Treść polecenia: Sprawdź, czy zgadzają się z fragmentem o rekolekcjach w Mrzeżynie te stwierdzenia: 1. Rekolekcje ONŻ I w Mrzeżynie trwały od 20.07 do 05.08.2021 roku. 2. Marzena i Michał uczestniczyli już w innych rekolekcjach, odkąd należą do Domowego Kościoła. 3. Ośrodek w Mrzeżynie polecił im ktoś z rodziny. Przy każdym odpowiedz „tak” lub „nie” i dosłownie przytocz rozstrzygające słowa fragmentu.
--- Podany fragment ---
ONŻ I stopnia – świadectwa
Świadectwa małżeństw przeżywających Oazę Nowego Życia I stopnia w Mrzeżynie w dniach 20.07-05.08.2021 roku.
Poniżej świadectw link do galerii zdjęć z tych rekolekcji.
Świadectwo Marzeny i Michała
Niech będzie pochwalony Jezus Chrystus,
Tegoroczne rekolekcje ONŻ I były naszymi pierwszymi odkąd przystąpiliśmy do Domowego Kościoła. Od osób będących w DK kilkukrotnie słyszeliśmy, że bardzo brakuje im rekolekcji, na które często wyjeżdżali rokrocznie, a ze względu na obostrzenia było to niemożliwe w poprzednim roku. Skłoniło nas to do refleksji i przemyśleń – skoro komuś tak brakuje jednego roku bez rekolekcji, to cóż takiego wspaniałego musi się dziać na nich i czy nie powinno nas to mobilizować, by w nich uczestniczyć – tych, którzy do tej pory na żadnych rekolekcjach Domowego Kościoła nie byli, a chcą wzrastać w wierze i w tej formacji?
Spowodowało to, że zaczęliśmy szukać i dowiadywać się o rekolekcjach. Nasza dobra przyjaciółka, dzięki której świadectwie dołączyliśmy do Domowego Kościoła, poleciła nam jeden z ośrodków – Mrzeżyno. Wydawał się on idealnym wyborem, szczególnie ze względu na trójkę naszych małych dzieci.
I tak się złożyło, że w polecanym ośrodku rekolekcje ONŻ I zostały zaplanowane na ten rok.
--- Wiersze danych ---
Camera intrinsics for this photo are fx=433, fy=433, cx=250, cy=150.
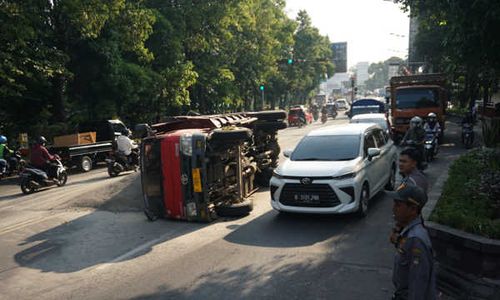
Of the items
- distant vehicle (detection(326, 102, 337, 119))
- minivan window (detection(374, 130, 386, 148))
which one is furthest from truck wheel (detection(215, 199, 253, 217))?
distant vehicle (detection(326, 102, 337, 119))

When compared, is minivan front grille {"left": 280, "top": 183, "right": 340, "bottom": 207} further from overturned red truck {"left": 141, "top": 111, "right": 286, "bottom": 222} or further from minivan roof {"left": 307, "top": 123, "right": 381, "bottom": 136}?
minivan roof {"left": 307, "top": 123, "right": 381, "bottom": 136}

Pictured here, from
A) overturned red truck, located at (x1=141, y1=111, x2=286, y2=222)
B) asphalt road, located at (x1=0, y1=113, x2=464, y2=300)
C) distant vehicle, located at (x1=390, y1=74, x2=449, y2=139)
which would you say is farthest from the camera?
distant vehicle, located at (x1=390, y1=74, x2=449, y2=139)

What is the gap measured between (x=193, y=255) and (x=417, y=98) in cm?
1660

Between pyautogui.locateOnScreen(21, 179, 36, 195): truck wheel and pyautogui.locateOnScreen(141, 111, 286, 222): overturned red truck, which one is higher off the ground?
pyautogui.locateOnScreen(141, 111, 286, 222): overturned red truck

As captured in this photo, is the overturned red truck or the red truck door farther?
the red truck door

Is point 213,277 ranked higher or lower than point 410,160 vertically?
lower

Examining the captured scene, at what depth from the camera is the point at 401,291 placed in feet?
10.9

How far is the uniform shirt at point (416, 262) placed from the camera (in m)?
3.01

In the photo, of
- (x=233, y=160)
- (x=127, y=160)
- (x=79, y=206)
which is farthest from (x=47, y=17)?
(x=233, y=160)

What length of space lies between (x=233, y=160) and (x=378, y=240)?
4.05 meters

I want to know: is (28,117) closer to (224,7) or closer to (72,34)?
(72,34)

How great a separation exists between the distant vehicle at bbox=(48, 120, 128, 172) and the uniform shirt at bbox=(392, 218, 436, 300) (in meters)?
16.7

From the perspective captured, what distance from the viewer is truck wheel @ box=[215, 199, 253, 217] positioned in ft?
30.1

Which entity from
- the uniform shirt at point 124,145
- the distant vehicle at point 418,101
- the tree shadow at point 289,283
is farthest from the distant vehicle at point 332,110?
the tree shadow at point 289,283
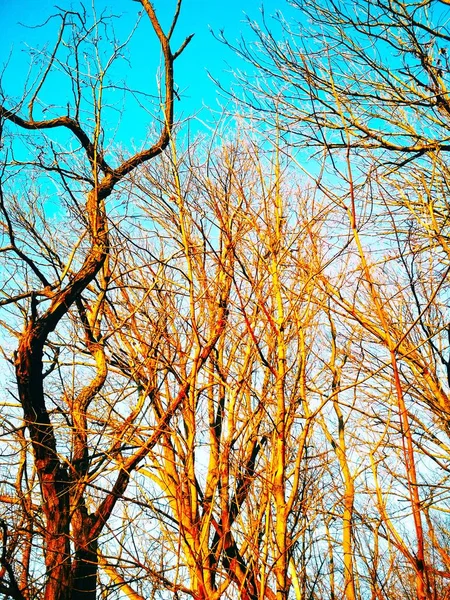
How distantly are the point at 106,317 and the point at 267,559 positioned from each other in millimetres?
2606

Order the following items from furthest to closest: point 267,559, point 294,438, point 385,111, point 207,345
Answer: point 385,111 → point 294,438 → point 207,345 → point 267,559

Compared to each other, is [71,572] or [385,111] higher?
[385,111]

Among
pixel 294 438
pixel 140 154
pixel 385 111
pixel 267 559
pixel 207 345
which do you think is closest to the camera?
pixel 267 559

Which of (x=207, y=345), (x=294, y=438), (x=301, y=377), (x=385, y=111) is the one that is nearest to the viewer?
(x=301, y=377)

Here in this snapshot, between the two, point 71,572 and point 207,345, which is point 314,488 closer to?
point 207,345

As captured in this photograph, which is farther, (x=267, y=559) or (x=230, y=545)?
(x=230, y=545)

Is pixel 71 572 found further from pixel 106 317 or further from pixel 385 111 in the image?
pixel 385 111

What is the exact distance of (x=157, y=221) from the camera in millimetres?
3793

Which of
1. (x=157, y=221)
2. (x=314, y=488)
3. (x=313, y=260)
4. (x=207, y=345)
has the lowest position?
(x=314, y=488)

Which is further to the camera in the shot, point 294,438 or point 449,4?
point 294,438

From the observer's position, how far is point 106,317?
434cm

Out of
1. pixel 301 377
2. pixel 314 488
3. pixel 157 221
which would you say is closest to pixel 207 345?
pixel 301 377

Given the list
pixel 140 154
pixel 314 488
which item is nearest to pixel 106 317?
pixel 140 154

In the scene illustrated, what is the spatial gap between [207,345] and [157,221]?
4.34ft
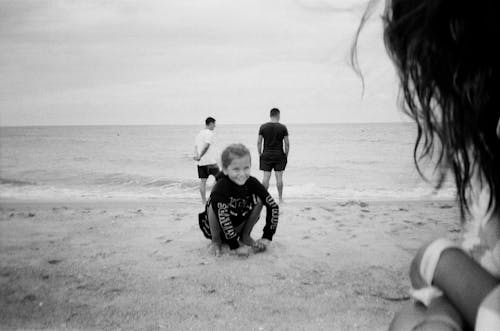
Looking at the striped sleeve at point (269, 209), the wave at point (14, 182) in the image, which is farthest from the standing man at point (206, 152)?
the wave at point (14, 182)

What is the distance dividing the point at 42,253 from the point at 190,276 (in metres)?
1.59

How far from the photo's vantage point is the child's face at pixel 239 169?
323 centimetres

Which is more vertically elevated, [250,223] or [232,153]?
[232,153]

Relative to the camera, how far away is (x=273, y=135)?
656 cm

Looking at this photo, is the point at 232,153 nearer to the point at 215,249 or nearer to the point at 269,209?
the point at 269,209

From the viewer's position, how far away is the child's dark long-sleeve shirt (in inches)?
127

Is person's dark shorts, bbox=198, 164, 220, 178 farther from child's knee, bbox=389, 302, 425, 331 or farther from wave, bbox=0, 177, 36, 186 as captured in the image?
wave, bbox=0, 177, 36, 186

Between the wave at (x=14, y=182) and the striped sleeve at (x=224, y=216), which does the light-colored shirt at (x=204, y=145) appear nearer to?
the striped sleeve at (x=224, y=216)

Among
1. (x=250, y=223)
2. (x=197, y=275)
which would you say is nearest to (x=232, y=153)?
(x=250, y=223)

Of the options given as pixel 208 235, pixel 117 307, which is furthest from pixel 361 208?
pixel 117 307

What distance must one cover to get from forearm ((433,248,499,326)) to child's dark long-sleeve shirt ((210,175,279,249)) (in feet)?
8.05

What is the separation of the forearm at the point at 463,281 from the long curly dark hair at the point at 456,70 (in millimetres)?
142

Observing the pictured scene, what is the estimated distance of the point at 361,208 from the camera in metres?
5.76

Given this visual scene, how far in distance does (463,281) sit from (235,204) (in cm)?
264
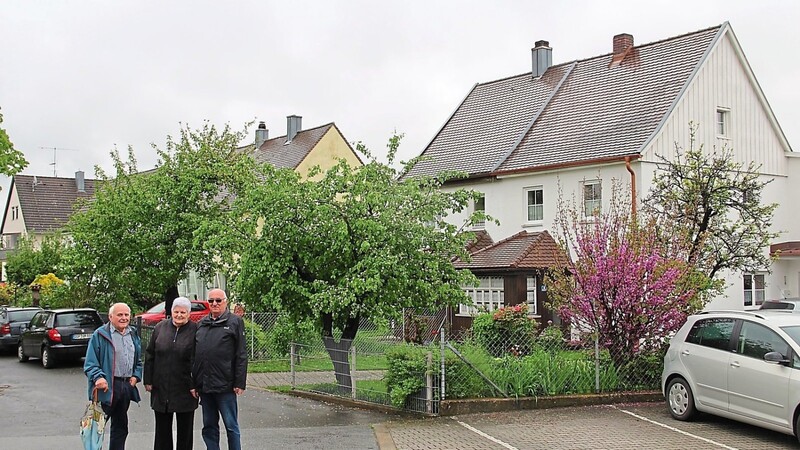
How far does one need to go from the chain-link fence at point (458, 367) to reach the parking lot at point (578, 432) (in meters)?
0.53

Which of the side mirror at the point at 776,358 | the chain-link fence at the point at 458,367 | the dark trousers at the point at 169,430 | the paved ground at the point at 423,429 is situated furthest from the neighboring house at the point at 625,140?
---
Wynik ćwiczenia:
1. Tak: „w dniach 20.07-05.08.2021 roku”.
2. Nie: „Tegoroczne rekolekcje ONŻ I były naszymi pierwszymi odkąd przystąpiliśmy do Domowego Kościoła.”
3. Nie: „Nasza dobra przyjaciółka, dzięki której świadectwie dołączyliśmy do Domowego Kościoła, poleciła nam jeden z ośrodków – Mrzeżyno.”